58 - Yang Telah Lama Ditunggu

154 31 18
                                    

Kondisi keluarganya memang sudah kacau balau, begitu juga dengan hidupnya. Bagai hidup dalam daun yang mengapung di perairan, Tisya tidak memiliki bayangan apa pun terhadap masa depannya. Intinya hanya ada dua: bertahan dan ikuti alur kehidupan atau menenggelamkan diri.

Namun, Tisya memilih bertahan.

Walau sendirian.

Baru-baru ini dia mendapat informasi bahwa Baza lolos masuk ke dalam Perguruan Tinggi Negeri ternama di Bandung, sementara Haryan mendapatkan predikat siswa terbaik kedua di jurusan yang sebentar lagi akan berkuliah di luar negeri.

Bagaimana Tisya yang masa SMK-nya dihabiskan dengan pacaran dan gonta-ganti cowok?

Nilai-nilai rapot Tisya tidak lolos seleksi menjadi siswa eligible, sehingga dia tidak bisa mendaftar SNMPTN di tahun 2019. Lagi pula, kalaupun dia lolos, biaya kuliahnya akan ditanggung oleh siapa?

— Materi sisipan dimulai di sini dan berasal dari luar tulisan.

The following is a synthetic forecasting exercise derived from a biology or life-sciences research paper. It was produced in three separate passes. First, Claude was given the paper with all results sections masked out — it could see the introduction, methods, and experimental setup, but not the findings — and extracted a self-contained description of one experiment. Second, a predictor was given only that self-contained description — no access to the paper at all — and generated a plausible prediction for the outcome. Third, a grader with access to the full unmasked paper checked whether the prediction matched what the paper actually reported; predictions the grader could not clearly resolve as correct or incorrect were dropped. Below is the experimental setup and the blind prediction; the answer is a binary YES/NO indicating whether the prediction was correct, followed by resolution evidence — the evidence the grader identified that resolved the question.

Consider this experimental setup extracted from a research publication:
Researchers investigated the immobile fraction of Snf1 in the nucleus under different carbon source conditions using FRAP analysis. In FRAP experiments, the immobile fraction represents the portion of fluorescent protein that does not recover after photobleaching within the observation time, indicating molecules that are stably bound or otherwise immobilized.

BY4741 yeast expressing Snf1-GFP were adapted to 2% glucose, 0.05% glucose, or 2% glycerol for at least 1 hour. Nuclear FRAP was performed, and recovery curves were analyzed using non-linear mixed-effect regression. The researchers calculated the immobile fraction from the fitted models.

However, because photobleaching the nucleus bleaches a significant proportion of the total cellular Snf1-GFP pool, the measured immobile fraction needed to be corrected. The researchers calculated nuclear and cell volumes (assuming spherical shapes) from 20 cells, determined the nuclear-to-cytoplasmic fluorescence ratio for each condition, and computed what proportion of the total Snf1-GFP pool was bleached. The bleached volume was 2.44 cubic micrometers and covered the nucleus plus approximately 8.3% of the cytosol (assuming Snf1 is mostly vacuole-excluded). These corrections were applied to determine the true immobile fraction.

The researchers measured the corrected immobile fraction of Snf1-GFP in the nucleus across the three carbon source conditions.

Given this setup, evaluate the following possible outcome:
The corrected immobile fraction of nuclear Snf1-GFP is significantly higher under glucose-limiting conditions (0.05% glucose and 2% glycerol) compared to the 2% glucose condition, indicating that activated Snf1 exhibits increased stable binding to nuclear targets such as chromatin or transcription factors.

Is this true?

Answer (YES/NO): NO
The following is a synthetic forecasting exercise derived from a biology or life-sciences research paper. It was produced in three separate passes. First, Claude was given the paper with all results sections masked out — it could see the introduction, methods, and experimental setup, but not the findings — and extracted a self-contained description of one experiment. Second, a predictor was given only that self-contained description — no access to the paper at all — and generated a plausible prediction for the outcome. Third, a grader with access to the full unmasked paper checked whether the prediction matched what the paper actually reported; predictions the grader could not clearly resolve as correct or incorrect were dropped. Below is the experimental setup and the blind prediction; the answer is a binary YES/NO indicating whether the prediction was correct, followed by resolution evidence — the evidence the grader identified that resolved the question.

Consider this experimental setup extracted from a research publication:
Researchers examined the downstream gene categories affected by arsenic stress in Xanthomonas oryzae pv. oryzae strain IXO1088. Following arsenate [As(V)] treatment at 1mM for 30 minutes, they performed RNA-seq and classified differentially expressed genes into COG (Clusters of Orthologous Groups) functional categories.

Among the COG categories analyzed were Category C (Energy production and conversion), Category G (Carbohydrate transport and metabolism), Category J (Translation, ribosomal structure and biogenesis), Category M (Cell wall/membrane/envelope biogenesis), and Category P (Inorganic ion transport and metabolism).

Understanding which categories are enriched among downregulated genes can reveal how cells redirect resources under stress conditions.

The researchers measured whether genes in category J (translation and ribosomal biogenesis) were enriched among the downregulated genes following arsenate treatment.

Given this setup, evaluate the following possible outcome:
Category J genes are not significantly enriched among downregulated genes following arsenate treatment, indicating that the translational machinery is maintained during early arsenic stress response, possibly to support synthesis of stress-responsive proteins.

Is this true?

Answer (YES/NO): YES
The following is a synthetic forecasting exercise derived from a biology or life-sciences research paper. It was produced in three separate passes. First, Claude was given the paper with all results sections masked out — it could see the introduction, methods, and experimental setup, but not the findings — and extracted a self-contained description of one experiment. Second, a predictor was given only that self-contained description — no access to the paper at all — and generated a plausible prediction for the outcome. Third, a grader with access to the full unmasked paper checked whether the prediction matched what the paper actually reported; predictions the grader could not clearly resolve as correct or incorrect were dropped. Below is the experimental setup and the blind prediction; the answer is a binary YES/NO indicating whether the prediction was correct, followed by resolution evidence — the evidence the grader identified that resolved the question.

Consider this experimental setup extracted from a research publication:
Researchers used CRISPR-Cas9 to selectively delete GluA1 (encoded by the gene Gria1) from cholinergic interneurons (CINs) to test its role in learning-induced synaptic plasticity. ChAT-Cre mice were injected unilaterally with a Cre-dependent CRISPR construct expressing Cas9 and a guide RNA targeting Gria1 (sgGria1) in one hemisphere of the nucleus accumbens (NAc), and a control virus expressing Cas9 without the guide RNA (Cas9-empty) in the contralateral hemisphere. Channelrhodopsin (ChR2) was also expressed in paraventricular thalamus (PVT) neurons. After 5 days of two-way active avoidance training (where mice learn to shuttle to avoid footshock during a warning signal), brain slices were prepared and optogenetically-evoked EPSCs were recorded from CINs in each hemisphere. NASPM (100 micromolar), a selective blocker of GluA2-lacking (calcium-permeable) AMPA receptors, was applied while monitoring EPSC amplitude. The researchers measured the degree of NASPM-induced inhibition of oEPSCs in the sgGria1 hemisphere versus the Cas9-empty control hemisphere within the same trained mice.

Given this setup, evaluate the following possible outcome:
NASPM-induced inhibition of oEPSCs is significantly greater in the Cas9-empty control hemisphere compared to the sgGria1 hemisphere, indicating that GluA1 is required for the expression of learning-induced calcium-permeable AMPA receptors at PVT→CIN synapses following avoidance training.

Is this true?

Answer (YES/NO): YES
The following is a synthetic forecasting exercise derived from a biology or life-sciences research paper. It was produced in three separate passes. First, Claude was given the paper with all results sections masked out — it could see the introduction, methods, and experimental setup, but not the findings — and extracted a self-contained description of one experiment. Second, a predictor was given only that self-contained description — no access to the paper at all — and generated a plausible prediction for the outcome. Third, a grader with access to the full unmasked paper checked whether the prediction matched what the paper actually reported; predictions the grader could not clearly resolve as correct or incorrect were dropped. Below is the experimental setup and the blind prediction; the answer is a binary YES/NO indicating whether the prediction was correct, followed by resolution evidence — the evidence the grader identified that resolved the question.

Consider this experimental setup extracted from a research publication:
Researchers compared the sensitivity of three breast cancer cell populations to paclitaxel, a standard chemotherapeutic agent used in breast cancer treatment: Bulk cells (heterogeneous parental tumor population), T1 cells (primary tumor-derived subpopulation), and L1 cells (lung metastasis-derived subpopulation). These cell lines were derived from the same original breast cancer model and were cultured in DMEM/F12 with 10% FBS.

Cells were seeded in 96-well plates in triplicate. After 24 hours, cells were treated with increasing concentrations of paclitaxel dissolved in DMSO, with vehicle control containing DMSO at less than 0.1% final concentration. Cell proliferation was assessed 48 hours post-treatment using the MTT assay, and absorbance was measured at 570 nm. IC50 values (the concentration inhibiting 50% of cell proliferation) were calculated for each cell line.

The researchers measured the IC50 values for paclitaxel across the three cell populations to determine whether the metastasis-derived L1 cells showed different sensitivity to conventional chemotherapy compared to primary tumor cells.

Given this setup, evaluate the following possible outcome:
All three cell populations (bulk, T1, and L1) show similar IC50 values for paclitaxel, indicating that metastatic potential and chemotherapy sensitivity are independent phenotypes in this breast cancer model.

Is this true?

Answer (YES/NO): NO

Ibu dan ayahnya yang sudah tidak ada kabar sama sekali? Tisya pasrah.

Selain informasi perkembangan hidup dua sahabatnya, Tisya mendapat informasi bahwa Zafri juga lolos di universitas terbaik di Kalimantan dengan mendapat beasiswa, kemudian Shinka berencana mendaftar SBMPTN untuk masuk Universitas Indonesia sambil magang di sebuah instansi yang dulunya dia tempati PKL atau Praktik Kerja Lapangan.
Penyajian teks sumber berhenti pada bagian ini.